Leben
Amberg, Germany - February 18, 2018: ALDI store in Amberg, Bavaria, Germany, Europe. ALDI is a german discount market chain with headquarter in Mühlheim an der Ruhr, Germany. Logo of ALDI SÜD on the facade. Sunday morning - no people in the store.

Bei Aldi Süd ist etwas anders auf dem Kassenbon (Symbolbild). Bild: iStock/Getty Images/picture alliance / Sven Simon/watson-montage

Aufgefallen? Warum sich der Kassenbon von Aldi Süd von der Konkurrenz unterscheidet

Das kennt jeder Kunde: An der Kasse wird es beim Discounter immer stressiger: Das ist auch bei Aldi Süd so. Die Kassierer jagen die Produkte über den Scanner. Wir Kunden hetzen hinterher, den Einkauf ordentlich einzupacken.

Aldi Süd hat vor Jahren einen Weg gefunden, das Abkassieren noch weiter zu beschleunigen. Eine Folge davon: Der Kassenbon sieht bei dem Discounter anders aus als die Belege der Konkurrenz. Bei Aldi Süd fehlt, wie viel Rückgeld der Kunde eigentlich bekommt.

Ist euch dieses Detail schon mal aufgefallen?

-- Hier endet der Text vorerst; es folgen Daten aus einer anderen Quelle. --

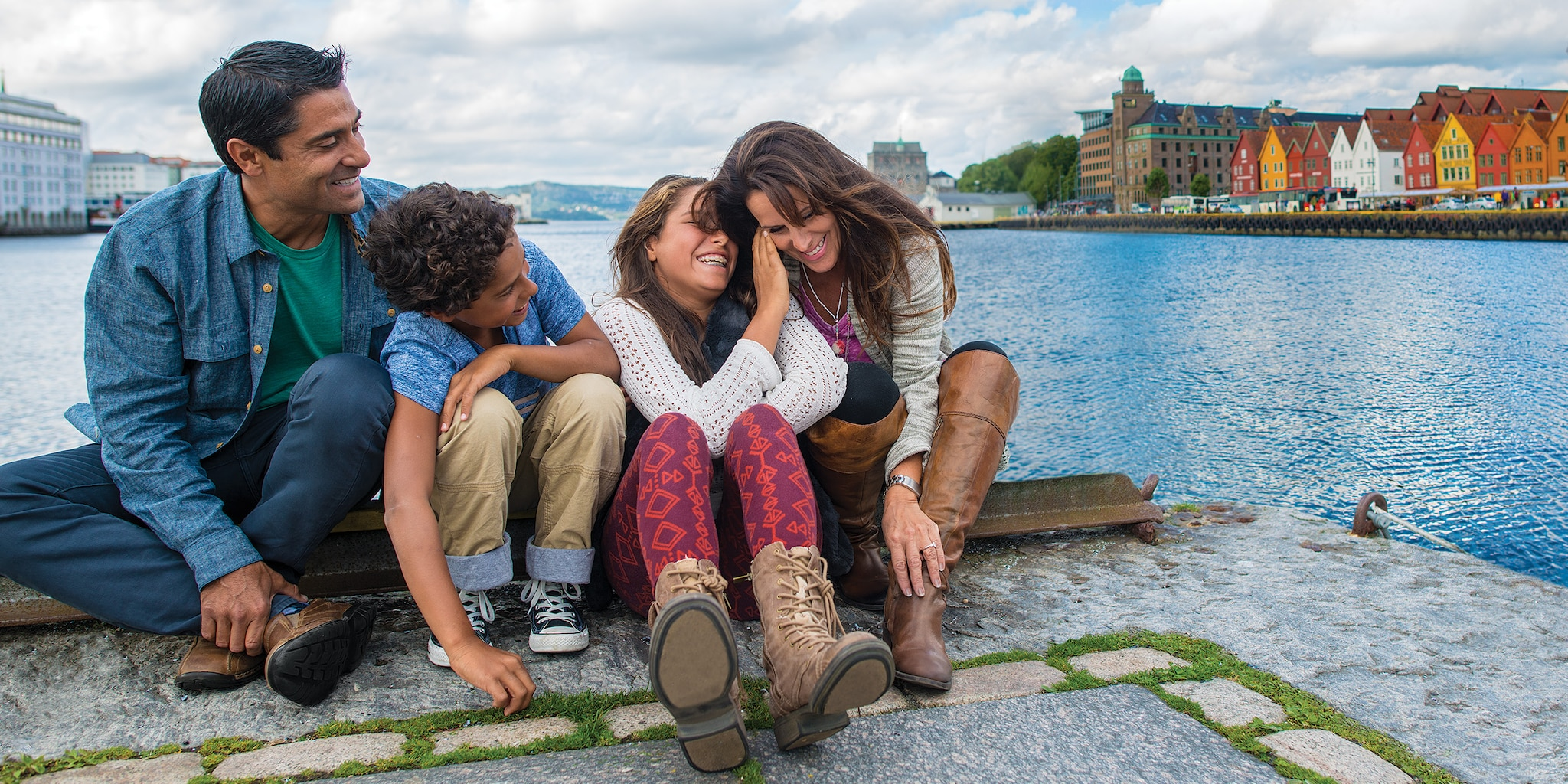 A family of 4 sits by the edge of a stone pier, overlooking the water next to the town of Bergen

So funktioniert das Aldi-System an der Kasse

Auf der Webseite von Aldi Süd selbst findet sich schon die Antwort des Rätsels:

"Um einen schnellen und reibungslosen Einkauf zu garantieren, berechnen unsere Mitarbeiter den Wechselbetrag im Kopf. Wir verzichten daher auch darauf, den entsprechenden Betrag noch einmal in das Kassensystem einzugeben und auf dem Kassenbon auszuweisen."

quelle: faq.aldi-sued.de

Die Kassierin oder der Kassierer muss das Rückgeld also selbst berechnen. Dazu sagte eine Aldi-Sprecherin den "Badischen Neusten Nachrichten": "Hierbei wird nicht wirklich gerechnet, sondern auf den nächsthöheren, möglichen Betrag, mit dem der Kunde bezahlen könnte, hochgezählt und dabei die Differenz an den Kunden ausgezahlt."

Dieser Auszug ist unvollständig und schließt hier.